High Protein Blueberry Scones (Yogurt Based)

Deliciously tender and protein-packed, these blueberry scones use yogurt for moisture and healthy texture, perfect for a wholesome breakfast or snack.

  • Author: Jude Brooks
  • Prep Time: 10 minutes
  • Cook Time: 18 minutes
  • Total Time: 28 minutes
  • Yield: 8 servings
  • Category: Snack
  • Method: Baked
  • Cuisine: American

Ingredients

Scale
  • 1 cup all-purpose flour
  • 1/2 cup vanilla Greek yogurt
  • 1/2 cup fresh blueberries
  • 2 tbsp protein powder (vanilla flavored)
  • 2 tbsp sugar
  • 1 tsp baking powder
  • 1/4 tsp baking soda
  • 1/4 tsp salt
  • 2 tbsp cold unsalted butter, cut into small pieces
  • 1 large egg
  • 1 tsp vanilla extract

Instructions

  1. Preheat oven to 400°F (200°C) and line a baking sheet with parchment paper.
  2. In a large bowl, whisk together flour, protein powder, sugar, baking powder, baking soda, and salt.
  3. Cut in the cold butter using a pastry cutter or fingers until mixture resembles coarse crumbs.
  4. In a separate bowl, mix yogurt, egg, and vanilla extract until combined.
  5. Pour wet ingredients into dry and gently fold to combine.
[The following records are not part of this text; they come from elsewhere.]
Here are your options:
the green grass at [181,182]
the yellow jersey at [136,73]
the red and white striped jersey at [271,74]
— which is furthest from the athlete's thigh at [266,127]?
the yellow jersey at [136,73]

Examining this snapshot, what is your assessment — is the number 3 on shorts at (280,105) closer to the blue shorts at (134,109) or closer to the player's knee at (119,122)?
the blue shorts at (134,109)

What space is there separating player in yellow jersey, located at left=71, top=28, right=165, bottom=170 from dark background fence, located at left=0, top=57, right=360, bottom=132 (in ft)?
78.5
Do not overmix.
  6. Fold in fresh blueberries carefully to avoid breaking them.
  7. Turn dough onto a floured surface, shape into a circle about 1 inch thick, and cut into 8 wedges.
  8. Place wedges on the prepared baking sheet and bake for 15-18 minutes, or until golden brown and a toothpick inserted comes out clean.
  9. Allow to cool slightly before serving.

Notes

For extra flavor, brush the tops with a little honey or sprinkle with coarse sugar before baking. Serve warm with a dollop of Greek yogurt or nut butter.